On that score, pessimists will pay close attention to the fact that real estate, business services and finance & banking are among the groups within the services sector report “decreased activity” to ISM last month. Such news seems destined to fuel speculation that the real estate market’s bubble, if in fact that’s what it is, is set to burst. That, in fact, seemed to be the fear driving today’s tumble in shares of home builder Hovnanian Enterprises Inc., which fell 91 cents to $48.37. A noteworth decline considering that the company reported that the dollar value of its new contracts rose 68% last month. Alas, bullish news must pass through Mr. Market’s increasingly skeptical eye on matters of property booms.
Even a more moderate reading of today’s ISM report has to consider the prospect of slower economic growth. “Many [ISM] members’ comments expressed concern about the continuing increase in oil and gas prices as well as Hurricane Katrina, and their impact on prices and economic activity,” Ralph Kauffman, chair of ISM’s nonmanufacturing business survey committee, said in today’s accompanying press release.
Optimists will point out that while the services sector has slowed, it’s still growing. That’s just what Kauffman emphasized. Again, quoting him from today’s prepared statement: “The overall indication is continued economic growth in the non-manufacturing sector in September, but at a slower rate of increase than in August.”
One economist was a bit less forgiving in assessing the news: “The services economy had the wind knocked out of its sails in September,” Chris Rupkey, senior financial economist at Bank of Tokyo-Mitsubishi Ltd. in New York, explained today to Bloomberg News.
Putting a positive spin on the prices paid in the services sector was materially more challenging. Indeed, prices paid last month rose materially faster in September vs. August, reaching the highest level recorded since the ISM’s non-manufacturing survey began in 1997. Adding salt into the price wound, ISM also reported that the percentage of members reporting higher prices rose to 58% from 36% previously. All of which suggests that pricing pressures are on the march.
Perhaps the warning signs embedded in today’s ISM report will pass, perhaps not. That, in short, is the question of the moment, namely, “If and when manufacturers and businesses decide they have to pass through these rising prices to consumers,” Jerry Zukowski, deputy chief economist at Nomura Securities International Inc., told AP today via “A lot of it is energy. We are clearly not out of the woods in terms of these price pressures.”

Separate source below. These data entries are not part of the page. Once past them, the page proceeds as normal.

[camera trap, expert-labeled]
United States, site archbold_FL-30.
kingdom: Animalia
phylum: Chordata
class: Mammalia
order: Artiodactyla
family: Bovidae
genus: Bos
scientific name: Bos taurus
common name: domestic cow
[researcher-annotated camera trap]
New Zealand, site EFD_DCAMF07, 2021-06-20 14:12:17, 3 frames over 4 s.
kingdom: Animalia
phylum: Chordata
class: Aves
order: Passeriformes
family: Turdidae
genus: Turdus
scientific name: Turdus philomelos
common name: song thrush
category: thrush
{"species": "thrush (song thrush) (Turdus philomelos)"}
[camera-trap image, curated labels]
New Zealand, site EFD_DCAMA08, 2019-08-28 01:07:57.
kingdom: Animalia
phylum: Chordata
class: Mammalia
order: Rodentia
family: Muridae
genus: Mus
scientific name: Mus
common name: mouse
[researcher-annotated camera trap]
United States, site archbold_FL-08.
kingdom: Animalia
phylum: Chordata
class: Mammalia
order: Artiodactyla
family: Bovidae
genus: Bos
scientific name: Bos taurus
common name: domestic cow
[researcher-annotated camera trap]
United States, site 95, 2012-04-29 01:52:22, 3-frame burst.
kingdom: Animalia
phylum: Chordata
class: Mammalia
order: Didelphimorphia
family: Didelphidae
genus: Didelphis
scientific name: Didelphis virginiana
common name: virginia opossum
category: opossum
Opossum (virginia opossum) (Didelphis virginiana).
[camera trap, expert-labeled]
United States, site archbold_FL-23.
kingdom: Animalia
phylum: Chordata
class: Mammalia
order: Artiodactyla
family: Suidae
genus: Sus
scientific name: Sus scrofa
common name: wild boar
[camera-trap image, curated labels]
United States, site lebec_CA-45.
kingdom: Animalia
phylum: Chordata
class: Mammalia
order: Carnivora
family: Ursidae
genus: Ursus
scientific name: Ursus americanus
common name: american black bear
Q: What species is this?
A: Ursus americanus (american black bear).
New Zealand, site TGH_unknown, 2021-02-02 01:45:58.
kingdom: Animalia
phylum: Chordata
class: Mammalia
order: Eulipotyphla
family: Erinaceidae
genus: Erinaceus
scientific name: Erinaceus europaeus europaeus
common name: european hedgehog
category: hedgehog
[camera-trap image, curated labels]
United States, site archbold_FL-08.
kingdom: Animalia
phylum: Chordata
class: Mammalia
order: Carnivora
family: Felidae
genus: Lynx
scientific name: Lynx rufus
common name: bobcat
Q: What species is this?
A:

The bond market, however, is still willing to withhold judgment, one way or the other. The yield on the 10-year Treasury slipped only slightly today, closing the session at 4.35%. The stock market, by contrast, took the news from the ISM harder. The S&P 500 shed 1.5% today, dropping to its lowest level in months.
So, who’s right? Monday’s manufacturing report? Today’s services numbers? The bond market? The stock market? Consensus may be lacking, but choice stretches to the stars.